— SOURCE —
Lord Mackay of Clashfern: It was a role that the Lord Chancellor formerly had. I think it is more difficult when he may have no judicial authority to carry it out.
Lord Phillips of Worth Matravers: I would answer that question “Yes, in theory.” It is highly desirable that there should be an identified minister with responsibility. The Secretary of State for Justice, even if he were not also Lord Chancellor, would be the appropriate minister to have that responsibility. Problems may then arise of conflict of interest, but I think that it is a good thing that the statute identifies the minister who has that responsibility.
Lord Lester of Herne Hill: Is it not a matter of personal integrity and ethical sense rather than formal qualification? For example, my old boss, Roy Jenkins, was not a lawyer, but it seemed to me that he understood the rule of law better than many lawyers. I can think of some lawyers who still do not understand the rule of law. In the end, is it right that people matter more than formal qualifications in this area?
Lord Phillips of Worth Matravers: I would answer yes to that. I agree that you do not have to be a lawyer to understand the rule of law. What matters is that you should understand it, you should respect it and that you should have the clout in Cabinet to carry weight when you raise a rule of law issue.
Q21 Lord Lexden: I ask for your reaction to a statement in the written evidence that we have received. The statement is: “The Lord Chancellor’s authority on broad constitutional questions is probably better seen as, at very best, providing sporadic and peripheral direction to the Government's agenda”. Do you agree?
Lord Phillips of Worth Matravers: If it is supposed to be a description of the reality, it is probably right. If it is supposed to be a statement as to what the position should be, I would not agree with it. I think it should be a fundamental part of a minister’s duty to look out for constitutional impropriety and draw attention to it.
Lord Mackay of Clashfern: You can see that if you have the general duty to be in that position all the time, it is only sporadically that you are required to operate it, because on the whole we hope that government will be carried out with complete constitutional propriety.
Q22 Baroness Dean of Thornton-le-Fylde: Whereas before we had the Lord Chancellor as a member of the Cabinet, we now have a Secretary of State for Justice holding the dual positions, probably a Secretary of State who is not legally qualified but also, if you like, climbing the greasy pole of career development—Lord Mackay mentioned Cabinet reshuffles. How do we ensure that the Lord Chancellor role, one person with two functions, has sufficient political clout with his colleagues around the Cabinet table on legal and constitutional matters when the individual holding the position may not be a qualified lawyer?

Records from a data collection

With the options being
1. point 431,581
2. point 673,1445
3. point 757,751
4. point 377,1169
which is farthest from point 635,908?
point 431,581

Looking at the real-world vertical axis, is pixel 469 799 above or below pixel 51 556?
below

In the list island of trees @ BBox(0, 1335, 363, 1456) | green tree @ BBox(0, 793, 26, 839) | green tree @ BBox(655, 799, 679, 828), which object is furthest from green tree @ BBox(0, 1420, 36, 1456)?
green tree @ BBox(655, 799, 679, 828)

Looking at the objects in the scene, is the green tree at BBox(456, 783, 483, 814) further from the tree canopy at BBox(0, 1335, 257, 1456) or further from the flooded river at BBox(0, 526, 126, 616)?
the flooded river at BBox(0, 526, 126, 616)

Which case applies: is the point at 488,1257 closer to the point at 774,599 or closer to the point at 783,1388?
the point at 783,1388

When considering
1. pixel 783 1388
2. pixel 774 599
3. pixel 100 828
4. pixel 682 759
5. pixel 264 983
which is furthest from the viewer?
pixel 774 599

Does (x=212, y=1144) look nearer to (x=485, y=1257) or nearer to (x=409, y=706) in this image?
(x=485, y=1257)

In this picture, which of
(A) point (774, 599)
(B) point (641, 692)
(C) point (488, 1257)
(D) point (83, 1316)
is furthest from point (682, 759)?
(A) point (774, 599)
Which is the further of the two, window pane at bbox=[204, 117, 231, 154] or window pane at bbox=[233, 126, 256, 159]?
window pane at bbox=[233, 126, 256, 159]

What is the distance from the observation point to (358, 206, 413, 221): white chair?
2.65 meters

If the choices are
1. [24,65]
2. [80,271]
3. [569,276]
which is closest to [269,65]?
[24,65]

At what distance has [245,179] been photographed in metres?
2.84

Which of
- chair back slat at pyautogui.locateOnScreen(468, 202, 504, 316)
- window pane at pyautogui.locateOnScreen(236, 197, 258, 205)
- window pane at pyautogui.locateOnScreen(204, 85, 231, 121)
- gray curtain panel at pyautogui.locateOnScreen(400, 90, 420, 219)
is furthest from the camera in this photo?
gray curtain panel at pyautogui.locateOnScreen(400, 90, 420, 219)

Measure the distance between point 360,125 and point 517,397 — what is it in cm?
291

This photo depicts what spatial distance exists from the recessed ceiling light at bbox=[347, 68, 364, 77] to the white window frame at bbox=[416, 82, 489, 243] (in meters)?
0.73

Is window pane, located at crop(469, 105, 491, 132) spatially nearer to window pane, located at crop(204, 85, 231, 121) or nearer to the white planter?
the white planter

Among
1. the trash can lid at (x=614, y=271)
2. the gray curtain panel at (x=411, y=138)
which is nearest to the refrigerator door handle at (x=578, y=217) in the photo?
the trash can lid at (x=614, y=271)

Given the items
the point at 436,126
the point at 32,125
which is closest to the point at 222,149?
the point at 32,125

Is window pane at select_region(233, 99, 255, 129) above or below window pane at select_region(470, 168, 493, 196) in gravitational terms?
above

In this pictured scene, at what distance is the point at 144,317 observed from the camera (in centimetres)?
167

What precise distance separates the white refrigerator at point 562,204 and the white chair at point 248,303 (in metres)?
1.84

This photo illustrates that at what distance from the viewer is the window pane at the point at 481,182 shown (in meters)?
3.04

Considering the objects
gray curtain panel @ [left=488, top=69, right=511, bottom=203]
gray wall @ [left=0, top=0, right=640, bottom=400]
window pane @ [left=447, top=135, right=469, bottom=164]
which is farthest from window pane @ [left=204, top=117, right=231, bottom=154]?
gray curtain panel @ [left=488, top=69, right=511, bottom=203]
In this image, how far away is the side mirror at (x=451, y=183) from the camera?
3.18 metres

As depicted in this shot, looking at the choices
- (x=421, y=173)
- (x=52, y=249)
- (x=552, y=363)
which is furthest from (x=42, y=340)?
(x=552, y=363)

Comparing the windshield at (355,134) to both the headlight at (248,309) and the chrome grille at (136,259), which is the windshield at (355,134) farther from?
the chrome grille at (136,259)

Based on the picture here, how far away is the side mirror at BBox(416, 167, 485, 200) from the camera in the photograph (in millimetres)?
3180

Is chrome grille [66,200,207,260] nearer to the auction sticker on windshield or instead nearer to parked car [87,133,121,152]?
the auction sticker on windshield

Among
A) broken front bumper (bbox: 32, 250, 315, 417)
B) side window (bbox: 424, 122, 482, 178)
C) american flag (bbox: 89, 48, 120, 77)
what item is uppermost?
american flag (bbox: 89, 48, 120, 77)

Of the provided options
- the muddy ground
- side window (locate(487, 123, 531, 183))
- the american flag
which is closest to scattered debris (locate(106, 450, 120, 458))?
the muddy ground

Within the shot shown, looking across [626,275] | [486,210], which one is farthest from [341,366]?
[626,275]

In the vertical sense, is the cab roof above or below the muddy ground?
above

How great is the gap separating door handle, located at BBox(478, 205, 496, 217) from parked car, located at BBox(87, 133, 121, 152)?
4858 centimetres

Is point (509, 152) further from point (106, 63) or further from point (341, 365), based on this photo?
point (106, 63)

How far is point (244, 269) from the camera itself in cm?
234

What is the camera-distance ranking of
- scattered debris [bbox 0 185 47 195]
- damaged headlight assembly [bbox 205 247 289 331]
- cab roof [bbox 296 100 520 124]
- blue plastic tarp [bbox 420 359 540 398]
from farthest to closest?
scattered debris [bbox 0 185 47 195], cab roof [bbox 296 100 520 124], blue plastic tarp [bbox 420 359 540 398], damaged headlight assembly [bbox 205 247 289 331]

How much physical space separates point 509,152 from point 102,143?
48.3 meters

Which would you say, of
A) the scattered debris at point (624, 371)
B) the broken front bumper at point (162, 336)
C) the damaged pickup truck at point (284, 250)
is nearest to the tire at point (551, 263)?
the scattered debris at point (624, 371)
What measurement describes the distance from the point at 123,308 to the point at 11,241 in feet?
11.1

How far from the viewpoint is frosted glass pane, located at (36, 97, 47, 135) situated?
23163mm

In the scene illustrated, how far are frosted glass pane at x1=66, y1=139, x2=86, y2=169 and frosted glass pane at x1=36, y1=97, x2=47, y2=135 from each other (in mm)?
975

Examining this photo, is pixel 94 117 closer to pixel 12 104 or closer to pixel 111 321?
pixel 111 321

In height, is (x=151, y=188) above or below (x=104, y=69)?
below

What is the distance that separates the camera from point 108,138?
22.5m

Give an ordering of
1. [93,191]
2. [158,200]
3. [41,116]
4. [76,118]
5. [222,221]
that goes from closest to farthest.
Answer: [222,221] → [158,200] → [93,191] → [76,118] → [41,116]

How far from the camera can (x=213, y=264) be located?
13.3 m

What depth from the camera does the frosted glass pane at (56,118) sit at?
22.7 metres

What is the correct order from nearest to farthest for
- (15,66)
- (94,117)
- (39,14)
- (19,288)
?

— WHAT IS BEING ASKED —
Copy the passage of the transcript starting with "Q21 Lord Lexden: I" and going on through "Do you agree?", swapping "sporadic" for "occasional".

— RESULT OF THIS TASK —
Q21 Lord Lexden: I ask for your reaction to a statement in the written evidence that we have received. The statement is: “The Lord Chancellor’s authority on broad constitutional questions is probably better seen as, at very best, providing occasional and peripheral direction to the Government's agenda”. Do you agree?